
  • PD Shaw Link

    I’m not as sure as McArdle that the audience would be that hostile, since I think a lot of people on the Left only truly support the ACA as a compromise, and like to claim it’s actually a Republican plan. If there is not a consensus on why the ACA is not working as planned, there may not be sufficient consensus to repeal it. As Abdul Alhazred wrote about Obamacare:

    “That is not dead which can eternal lie,
    And with strange aeons even death may die.”

  • I can tell you why I think the PPACA isn’t working out as planned. The political considerations completely overwhelmed the pragmatic ones. They didn’t really care whether it would work or not. It’s built around slogans and gamesmanship rather than empirical outcomes.

  • ... Link

    Let me try truncating her statement:

    In a nutshell, you can’t increase demand but not increasing supply without causing serious problems.

    That should do it.

  • michael reynolds Link

    If you increase demand, supply increases. We’ll either get greater efficiencies or we’ll have prices that rise for a while then level off when supply and demand match up.

    I know you’re all very anxious to be vindicated in your pessimism, but it’s not going to matter. This is politics. It is politically impossible to strip health care away from the poor who’ve been signed up under the Medicaid expansion, and not possible to strip 25 year-olds from their parent’s policies, and not possible to cancel out everyone with a pre-existing condition.

    Once you realize that people are not going back to the pre-existing mess you’ll begin to realize that we’re going to have no choice but to evolve Obamacare so that it functions.

    If it costs more it’ll cost more. Everything always does cost more.

  • If you increase demand, supply increases.

    That’s simply not the case in healthcare. It’s regulated to prevent that from happening.

    As evidence consider this chart. From it you can either conclude that the demand for healthcare has been flat in the U. S. for the last twenty years which is absurd on the face of it, that physicians trained are irrelevant to the supply of healthcare which is dubious, or that the supply of physicians does not increase as demand increases.

    When you recognize that we’re actually educating fewer physicians per 100,000 residents than we did forty years ago it’s even more obvious.

    Number of hospital beds
    Number of RN graduates
    MD enrollment per 100,000 population
    Nurse practitioner and physician assistants graduating
    Shortfall in primary care physicians (note increased projected shortfall as consequence of PPACA)

*Data supplied:*
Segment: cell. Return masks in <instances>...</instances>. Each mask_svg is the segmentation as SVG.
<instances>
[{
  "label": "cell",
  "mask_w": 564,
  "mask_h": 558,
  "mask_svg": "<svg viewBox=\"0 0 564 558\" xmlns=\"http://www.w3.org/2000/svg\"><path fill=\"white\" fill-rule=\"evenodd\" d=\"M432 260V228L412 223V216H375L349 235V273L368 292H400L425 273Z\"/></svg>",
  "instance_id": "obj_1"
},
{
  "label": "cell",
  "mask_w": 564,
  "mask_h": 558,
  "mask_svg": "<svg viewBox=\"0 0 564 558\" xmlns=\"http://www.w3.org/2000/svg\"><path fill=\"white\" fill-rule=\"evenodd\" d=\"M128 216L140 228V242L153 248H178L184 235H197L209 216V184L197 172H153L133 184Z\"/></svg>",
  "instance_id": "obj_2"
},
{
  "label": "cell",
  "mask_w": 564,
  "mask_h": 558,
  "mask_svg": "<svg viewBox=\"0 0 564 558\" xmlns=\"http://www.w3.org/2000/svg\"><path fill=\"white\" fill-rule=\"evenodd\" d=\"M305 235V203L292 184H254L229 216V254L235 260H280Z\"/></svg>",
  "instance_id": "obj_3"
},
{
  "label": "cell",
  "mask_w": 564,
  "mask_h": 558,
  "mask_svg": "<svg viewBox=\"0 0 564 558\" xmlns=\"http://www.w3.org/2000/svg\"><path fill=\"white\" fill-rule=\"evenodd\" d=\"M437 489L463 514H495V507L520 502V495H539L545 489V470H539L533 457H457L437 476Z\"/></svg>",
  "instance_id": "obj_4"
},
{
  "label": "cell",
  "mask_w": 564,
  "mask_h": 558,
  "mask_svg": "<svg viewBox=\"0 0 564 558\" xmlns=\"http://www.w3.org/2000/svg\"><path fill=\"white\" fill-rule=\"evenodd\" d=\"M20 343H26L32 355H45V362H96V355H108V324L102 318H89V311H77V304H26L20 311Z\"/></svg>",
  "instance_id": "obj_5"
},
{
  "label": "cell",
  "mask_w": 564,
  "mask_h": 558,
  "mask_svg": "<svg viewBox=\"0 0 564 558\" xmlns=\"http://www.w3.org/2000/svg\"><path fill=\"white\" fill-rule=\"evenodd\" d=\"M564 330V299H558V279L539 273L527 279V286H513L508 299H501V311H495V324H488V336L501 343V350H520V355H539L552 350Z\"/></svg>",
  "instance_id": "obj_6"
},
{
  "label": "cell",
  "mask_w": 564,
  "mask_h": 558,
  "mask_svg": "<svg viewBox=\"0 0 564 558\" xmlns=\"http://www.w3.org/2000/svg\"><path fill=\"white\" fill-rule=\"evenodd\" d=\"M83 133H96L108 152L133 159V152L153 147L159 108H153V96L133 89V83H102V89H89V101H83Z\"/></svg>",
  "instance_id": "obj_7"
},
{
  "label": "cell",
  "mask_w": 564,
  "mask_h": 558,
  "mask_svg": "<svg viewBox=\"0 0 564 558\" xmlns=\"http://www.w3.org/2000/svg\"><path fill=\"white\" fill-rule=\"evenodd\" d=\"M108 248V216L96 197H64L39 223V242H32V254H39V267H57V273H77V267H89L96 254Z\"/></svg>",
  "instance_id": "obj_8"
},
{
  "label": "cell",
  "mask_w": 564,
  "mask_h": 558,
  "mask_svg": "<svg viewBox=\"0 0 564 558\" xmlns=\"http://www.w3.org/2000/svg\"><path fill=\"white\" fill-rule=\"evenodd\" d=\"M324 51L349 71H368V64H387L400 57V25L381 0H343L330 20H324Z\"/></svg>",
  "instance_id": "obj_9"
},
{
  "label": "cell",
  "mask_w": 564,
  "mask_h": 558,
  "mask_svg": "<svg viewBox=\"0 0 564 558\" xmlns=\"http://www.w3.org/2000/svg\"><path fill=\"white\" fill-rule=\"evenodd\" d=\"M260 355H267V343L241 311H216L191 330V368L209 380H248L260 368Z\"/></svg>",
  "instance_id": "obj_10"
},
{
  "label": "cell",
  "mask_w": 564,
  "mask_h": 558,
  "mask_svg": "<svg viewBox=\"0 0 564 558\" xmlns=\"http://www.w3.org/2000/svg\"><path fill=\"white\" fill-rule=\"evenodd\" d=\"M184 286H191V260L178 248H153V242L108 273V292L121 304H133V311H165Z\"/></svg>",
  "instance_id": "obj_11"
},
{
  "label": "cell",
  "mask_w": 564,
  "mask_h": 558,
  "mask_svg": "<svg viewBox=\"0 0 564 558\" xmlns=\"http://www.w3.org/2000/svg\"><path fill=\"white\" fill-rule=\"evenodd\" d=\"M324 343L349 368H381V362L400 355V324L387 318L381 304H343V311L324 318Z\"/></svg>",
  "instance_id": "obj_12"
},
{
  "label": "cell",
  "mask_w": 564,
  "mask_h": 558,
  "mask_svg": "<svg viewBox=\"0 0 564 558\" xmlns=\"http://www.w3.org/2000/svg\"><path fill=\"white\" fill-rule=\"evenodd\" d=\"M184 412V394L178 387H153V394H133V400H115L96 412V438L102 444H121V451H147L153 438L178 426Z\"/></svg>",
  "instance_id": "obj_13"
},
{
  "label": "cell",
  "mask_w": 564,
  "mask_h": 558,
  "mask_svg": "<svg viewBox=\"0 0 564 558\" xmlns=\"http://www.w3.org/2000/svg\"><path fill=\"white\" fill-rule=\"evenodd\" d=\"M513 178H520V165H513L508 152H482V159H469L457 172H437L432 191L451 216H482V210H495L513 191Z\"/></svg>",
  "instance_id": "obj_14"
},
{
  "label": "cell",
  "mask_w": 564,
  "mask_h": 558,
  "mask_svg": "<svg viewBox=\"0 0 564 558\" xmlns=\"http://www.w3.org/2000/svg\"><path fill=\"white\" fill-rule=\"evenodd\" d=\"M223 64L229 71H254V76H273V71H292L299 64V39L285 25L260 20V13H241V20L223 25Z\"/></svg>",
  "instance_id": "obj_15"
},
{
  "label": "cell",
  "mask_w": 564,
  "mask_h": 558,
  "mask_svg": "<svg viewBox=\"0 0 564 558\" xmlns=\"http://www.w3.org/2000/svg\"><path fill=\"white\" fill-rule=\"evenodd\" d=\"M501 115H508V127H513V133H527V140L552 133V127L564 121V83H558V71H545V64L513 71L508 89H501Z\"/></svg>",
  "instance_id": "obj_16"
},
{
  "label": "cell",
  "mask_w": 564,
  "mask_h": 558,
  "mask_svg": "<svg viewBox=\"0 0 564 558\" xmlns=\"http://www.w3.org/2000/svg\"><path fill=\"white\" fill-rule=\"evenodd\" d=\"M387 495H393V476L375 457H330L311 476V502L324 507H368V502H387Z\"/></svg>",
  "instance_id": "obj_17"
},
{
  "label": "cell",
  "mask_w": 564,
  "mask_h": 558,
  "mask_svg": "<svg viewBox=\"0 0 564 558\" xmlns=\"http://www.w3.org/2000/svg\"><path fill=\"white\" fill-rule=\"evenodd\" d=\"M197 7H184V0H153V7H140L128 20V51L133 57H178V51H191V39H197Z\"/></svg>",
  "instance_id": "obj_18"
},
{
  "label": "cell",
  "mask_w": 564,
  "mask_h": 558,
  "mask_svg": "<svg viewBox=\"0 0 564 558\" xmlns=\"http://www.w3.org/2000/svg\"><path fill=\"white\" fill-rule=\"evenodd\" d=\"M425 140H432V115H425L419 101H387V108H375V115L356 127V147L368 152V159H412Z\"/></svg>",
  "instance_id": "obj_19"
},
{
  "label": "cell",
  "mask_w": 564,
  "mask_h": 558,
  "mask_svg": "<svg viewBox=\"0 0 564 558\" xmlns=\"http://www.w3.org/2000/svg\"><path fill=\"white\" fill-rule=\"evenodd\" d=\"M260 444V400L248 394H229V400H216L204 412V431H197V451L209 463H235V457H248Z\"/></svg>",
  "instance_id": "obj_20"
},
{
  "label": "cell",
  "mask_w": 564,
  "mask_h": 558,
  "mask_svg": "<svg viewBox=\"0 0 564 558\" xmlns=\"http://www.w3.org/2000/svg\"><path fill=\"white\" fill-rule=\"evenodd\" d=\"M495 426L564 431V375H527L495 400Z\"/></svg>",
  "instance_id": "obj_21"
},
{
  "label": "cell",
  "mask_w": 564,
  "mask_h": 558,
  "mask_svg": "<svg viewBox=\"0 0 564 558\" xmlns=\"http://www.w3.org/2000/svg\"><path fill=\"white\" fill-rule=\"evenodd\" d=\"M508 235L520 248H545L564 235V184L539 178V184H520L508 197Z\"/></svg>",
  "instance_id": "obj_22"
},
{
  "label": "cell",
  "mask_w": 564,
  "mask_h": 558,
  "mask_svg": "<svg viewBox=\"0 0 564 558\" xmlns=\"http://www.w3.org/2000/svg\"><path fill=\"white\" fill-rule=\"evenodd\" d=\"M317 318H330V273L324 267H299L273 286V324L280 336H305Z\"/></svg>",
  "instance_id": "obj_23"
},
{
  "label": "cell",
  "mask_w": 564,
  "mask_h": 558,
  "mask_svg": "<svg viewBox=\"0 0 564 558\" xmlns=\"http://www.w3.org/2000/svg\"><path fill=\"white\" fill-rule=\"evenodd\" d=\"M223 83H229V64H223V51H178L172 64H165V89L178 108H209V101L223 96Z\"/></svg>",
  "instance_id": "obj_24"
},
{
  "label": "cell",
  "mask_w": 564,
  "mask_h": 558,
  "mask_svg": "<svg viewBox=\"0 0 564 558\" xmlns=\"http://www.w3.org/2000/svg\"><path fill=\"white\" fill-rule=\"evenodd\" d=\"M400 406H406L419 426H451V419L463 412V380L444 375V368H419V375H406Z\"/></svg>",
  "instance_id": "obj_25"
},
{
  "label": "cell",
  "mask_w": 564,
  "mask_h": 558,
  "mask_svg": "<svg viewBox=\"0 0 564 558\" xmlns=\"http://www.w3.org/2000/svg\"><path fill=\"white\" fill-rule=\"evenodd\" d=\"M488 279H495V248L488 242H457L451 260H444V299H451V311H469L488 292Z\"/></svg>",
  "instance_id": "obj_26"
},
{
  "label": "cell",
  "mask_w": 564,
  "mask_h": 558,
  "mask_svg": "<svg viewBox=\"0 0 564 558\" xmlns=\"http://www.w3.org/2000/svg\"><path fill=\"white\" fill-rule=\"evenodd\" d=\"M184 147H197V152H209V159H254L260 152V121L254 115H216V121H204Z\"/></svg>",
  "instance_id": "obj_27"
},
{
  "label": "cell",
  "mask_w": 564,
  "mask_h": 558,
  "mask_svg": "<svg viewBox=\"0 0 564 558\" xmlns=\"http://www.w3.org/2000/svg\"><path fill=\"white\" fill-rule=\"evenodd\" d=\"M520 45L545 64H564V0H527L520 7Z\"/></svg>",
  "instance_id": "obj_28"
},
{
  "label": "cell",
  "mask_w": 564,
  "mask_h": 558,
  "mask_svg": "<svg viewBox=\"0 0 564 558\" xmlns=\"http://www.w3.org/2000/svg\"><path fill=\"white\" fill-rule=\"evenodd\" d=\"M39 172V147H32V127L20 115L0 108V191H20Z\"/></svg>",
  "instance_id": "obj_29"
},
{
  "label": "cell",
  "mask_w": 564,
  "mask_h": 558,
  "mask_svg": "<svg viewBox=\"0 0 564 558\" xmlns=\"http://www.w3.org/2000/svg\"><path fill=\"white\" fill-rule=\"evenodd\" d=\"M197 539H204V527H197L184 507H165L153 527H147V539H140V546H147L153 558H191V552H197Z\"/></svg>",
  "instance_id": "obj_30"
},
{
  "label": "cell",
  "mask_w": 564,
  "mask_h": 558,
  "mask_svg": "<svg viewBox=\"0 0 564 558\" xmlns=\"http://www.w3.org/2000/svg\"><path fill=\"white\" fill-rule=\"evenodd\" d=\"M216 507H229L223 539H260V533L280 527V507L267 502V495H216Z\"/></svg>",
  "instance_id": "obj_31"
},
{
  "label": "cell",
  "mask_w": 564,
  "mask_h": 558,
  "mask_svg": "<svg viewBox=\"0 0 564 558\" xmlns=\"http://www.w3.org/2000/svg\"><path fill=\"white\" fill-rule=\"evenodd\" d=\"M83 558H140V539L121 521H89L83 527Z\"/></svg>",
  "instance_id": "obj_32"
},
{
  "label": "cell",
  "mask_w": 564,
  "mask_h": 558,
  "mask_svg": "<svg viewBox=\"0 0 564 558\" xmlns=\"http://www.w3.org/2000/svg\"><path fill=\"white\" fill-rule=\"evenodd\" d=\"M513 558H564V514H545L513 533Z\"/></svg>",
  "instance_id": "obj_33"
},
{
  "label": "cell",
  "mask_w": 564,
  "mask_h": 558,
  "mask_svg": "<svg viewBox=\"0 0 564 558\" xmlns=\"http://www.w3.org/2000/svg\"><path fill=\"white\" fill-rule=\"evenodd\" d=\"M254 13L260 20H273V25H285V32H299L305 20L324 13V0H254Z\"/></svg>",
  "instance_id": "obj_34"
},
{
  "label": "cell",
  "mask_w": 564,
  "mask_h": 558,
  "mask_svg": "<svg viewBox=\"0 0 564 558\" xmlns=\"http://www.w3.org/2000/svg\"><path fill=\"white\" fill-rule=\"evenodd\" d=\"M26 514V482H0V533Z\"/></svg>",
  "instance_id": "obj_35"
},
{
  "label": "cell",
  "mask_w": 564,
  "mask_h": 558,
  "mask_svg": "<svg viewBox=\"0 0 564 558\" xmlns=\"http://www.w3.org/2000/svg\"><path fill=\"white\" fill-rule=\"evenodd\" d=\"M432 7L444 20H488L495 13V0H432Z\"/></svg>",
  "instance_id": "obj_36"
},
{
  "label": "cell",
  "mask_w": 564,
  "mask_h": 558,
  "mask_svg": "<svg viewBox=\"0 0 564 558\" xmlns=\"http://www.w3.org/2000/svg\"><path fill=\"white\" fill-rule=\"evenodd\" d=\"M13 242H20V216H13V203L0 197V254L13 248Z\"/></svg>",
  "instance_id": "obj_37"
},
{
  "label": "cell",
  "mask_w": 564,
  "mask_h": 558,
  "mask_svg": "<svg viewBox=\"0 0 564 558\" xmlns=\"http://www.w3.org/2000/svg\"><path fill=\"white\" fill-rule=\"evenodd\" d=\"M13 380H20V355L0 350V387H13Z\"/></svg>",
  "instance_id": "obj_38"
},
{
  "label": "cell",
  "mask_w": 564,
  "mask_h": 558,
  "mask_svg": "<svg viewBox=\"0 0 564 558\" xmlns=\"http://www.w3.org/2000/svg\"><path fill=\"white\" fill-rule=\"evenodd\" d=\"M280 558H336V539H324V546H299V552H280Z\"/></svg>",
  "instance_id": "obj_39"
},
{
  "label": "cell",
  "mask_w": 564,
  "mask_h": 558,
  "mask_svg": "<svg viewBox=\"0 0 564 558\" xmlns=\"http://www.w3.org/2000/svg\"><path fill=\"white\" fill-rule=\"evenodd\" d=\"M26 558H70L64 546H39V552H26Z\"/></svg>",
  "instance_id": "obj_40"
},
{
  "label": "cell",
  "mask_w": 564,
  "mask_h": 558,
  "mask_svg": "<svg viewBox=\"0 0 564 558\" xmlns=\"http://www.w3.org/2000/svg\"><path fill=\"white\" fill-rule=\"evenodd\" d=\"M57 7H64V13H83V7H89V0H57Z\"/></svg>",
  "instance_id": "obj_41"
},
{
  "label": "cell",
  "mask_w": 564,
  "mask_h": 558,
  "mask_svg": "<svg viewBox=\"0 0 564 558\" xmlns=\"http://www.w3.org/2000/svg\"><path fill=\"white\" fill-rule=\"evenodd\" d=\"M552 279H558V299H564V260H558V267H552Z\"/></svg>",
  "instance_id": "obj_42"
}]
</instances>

*Task details:* Carry on the comment thread about Obamacare from its final line, continuing it past the listing.

*Final answer:*
  • Andy Link

    Michael,

    This is politics. It is politically impossible to strip health care away from the poor who’ve been signed up under the Medicaid expansion, and not possible to strip 25 year-olds from their parent’s policies, and not possible to cancel out everyone with a pre-existing condition.

    McArdle says basically the same thing in her column – that those parts of the ACA will endure, but most of it will die a slow, painful death. That seems to be where things are headed so far, but we’ll have to wait and see…. As for the politics, if things turn out as she predicts, those enduring portions make the pig look a bit better, but it’s still far short of grand promises proponents of the ACA trumpeted for years .

  • jan Link

    I can tell you why I think the PPACA isn’t working out as planned. The political considerations completely overwhelmed the pragmatic ones. They didn’t really care whether it would work or not. It’s built around slogans and gamesmanship rather than empirical outcomes.

    That’s a concise summation of the PPACA. However, for those policies that are politically birthed, there are no abortion rights allowed. It must proceed as envisioned. Slogans and gamesmanship, no matter how stupid, will keep this kind of HC afloat. It’s a Titanic mentality of, “Damn the icebergs! Full speed ahead!”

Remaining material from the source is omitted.